Audience Member 3: Do all those wired... stuff, looks like coming from [inaudible]?

Jim: Yeah. Right. If you look here at the top of this, if I delete out my name Jim, tab off of that, says value is required. Notice that wasn't page update, it was the AJAX call that was injected automatically with the Generate Entities that we did earlier.

Audience Member 3: It's straight out of the schema?

Jim: Straight out of the schema. Yes, sir.

Audience Member 3: [inaudible]

Jim: Yea.

Audience Member 3: Is there any type of locking [inaudible]...?

Jim: Well, the normal database locking things that you would be doing underneath the covers, well Hibernate would apply. Or are you talking about writing at the code level?

Audience Member 3: No, no, I am talking about one person...[inaudible]

Jim: It depends on your database and what kind of aesthetic rules you are using. As to what kind of errors you are going to get on that. That's a database specific thing, along with an error that would come up on that. Most of the time, the last one is going to win. In a lot of applications that's OK.

If it's not, you know that and you are going to make the database throw up on that. Then you can catch that error and deal with it. Yea.

Audience Member 3: One of the questions...[inaudible]

Jim: Seam makes it very easy to do language packs. There's examples out in the examples and samples directory that shows you how to switch out languages and also leverages....

Audience Member 3: All this generating...[inaudible]

Jim: You'll have to do a little bit of work to make that go, obviously.

Jim: You would start to create Staple Session Beans or things like that. Call those within the Facelets and basically it's the same stuff you have probably have been doing in Struts, same kind of ideas they have done all along.

It doesn't really matter where that goes. The other thing that we have is there is also a notion inside the tool to do a new action. So, I do a File->New->Seam Action. That would create a bean that then you could leverage to use.
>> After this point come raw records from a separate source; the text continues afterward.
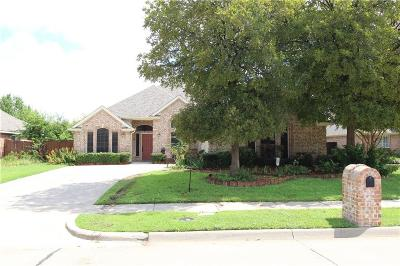 Frisco Single Family Home For Sale: 5012 Springflower Drive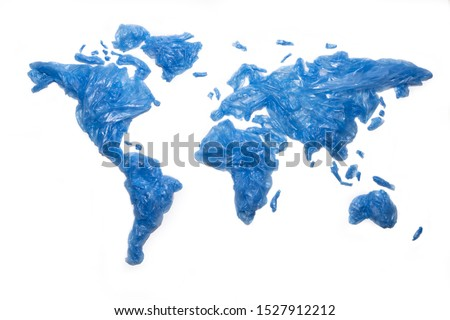 Global plastic pollution concept. World map with plastic trash bags on the continents. Royalty-Free Stock Photo #1527912212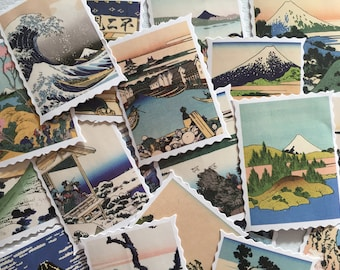 Japanese Ukiyo-e Art Stickers, Japan Landscape Stamp Stickers, Japanese Folk Art Stickers, Gift Wrapping, Envelope Seals, Scrapbook Stickers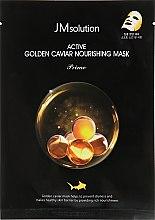 Духи, Парфюмерия, косметика Тканевая маска с золотом и икрой - JMsolution Active Golden Caviar Nourishing Mask Prime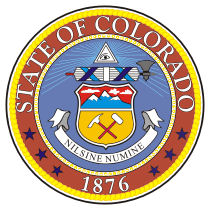 colorado state psychology license requirement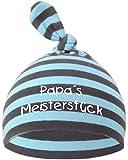 KLEINER FRATZ Baby Mütze bedruckt mit PAPAS MEISTERSTÜCK (Farbe hellblau-grau) (Gr. 0-74)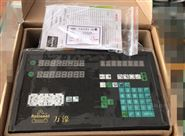 万濠WE6800-2显示仪表磨床铣床专用数显表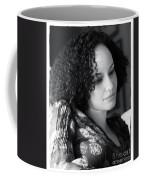Hanna 4 Coffee Mug
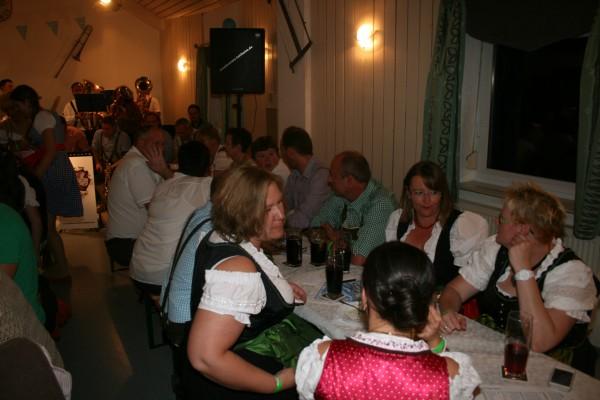 Oktoberfestle (34)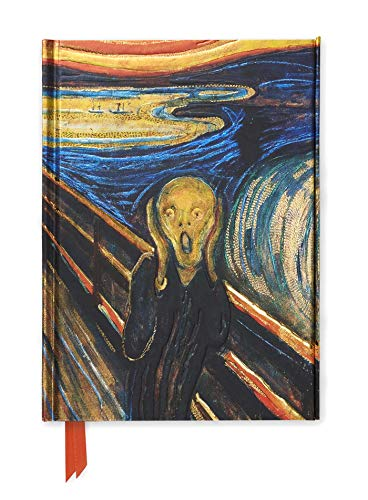 Premium Notizbuch DIN A5: Edvard Munch, Der Schrei: Unser hochwertiges, liniertes Blankbook mit festem, künstlerisch geprägtem Einband und ... DIN A 5 mit Magnetverschluss, Band 63)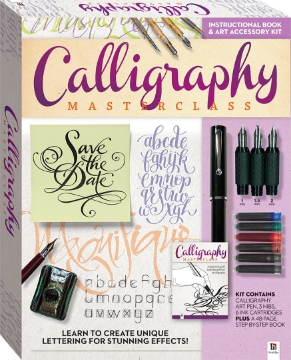 Picture of Calligraphy Masterclass Art Accessory Kit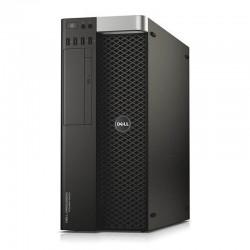 Workstation refurbished Dell T3610, Xeon E5-1620 V2, Win 10 Pro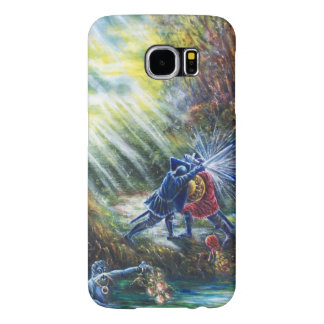 FORGOTTEN ROSE SAMSUNG GALAXY S6 CASES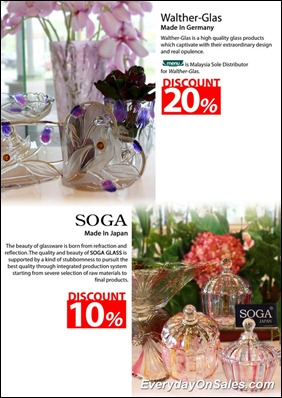 mega-sale-2011-d-EverydayOnSales-Warehouse-Sale-Promotion-Deal-Discount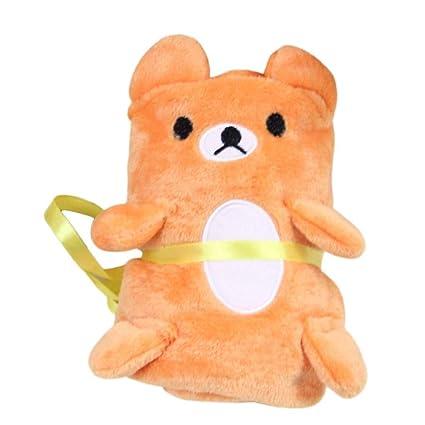 Bebé lindo Animal de la toalla de la felpa suave franela de empañar Wrap recién nacido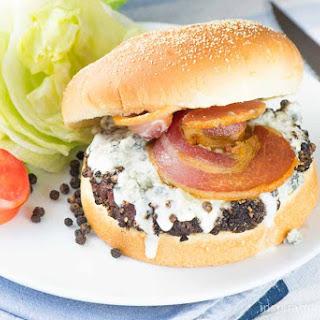 Peppercorn Blue Cheese Bacon Burger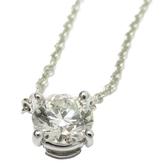 Tiffany & Co 蒂芬妮 Solitaire 0.61CT 單顆鑽石鉑金鍊墜【二手名牌 BRAND OFF】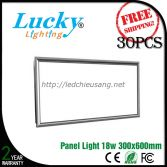 Đèn LED downlight tấm panel 12W 300x600mm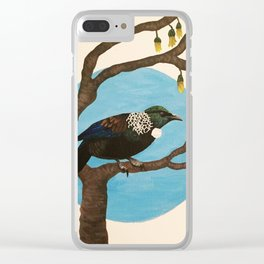 Tui Clear iPhone Case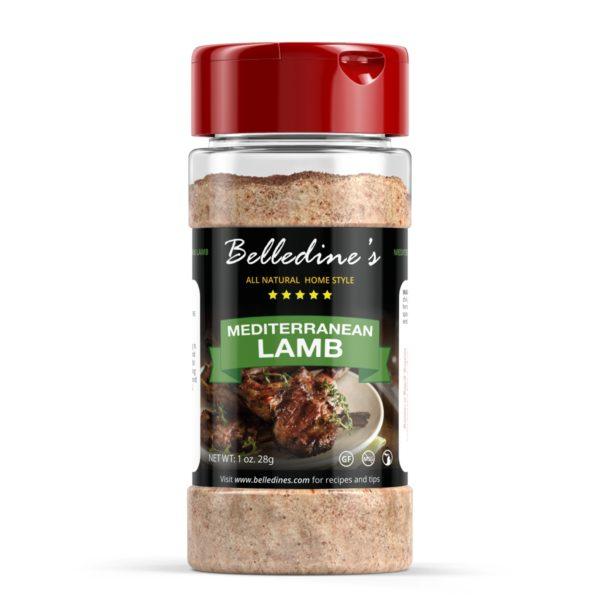 Mediterranean lamb seasoning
It also created an automatic test case out of this that you can fire up from within the tool and validate that your particular action and bean are available for you to... they're going to work as you would expect them to work.

Jim: Not in this particular demo. There was ESPSOA demo that talked about JBoss JBPM the other day. If you like to do a small talk though after this, we can do that with you for sure.

Audience Member 3: [inaudible] is there a way to create your own templates to have more...[inaudible]?

Jim: No, nothing yet. If you look out at the blog postings, there are some notions around doing partial rebuilds. So, you're going to update the schema of this particular database table and then you just rebuild that particular one. That isn't there. It's something that they are working on and thinking about.

There is also the idea of generating all the Facelets out of the Entity Beans, after you have altered them, and then giving you a UI out of that, after you have made changes to this. They are working on that right now.
The RichFaces library underneath the covers, that is being leveraged to generate all of this. You can certainly create the code to do that. Out of the box it doesn't do pagination right out of it, but it's very easy for you to update that and make those changes. If you were here before this, one of the guys who are on the corner, Max and company can show you how that would work also.

Well, guys, in 20 minutes or so, we reverse engineered a database. I have a working CRUD application. That's all I have to talk about now.

The ladies I think I have T-shirts for you round the corner. You can get an entitlement to JBoss Developer Studio with your badge and they will hook you up with something that would allow you to do exactly what I just showed you here.

Thank you guys very much. We are going to do this in probably like 10 or 15 minutes. Everybody standing round in the background that would want to sit down and watch the whole thing. Thank you.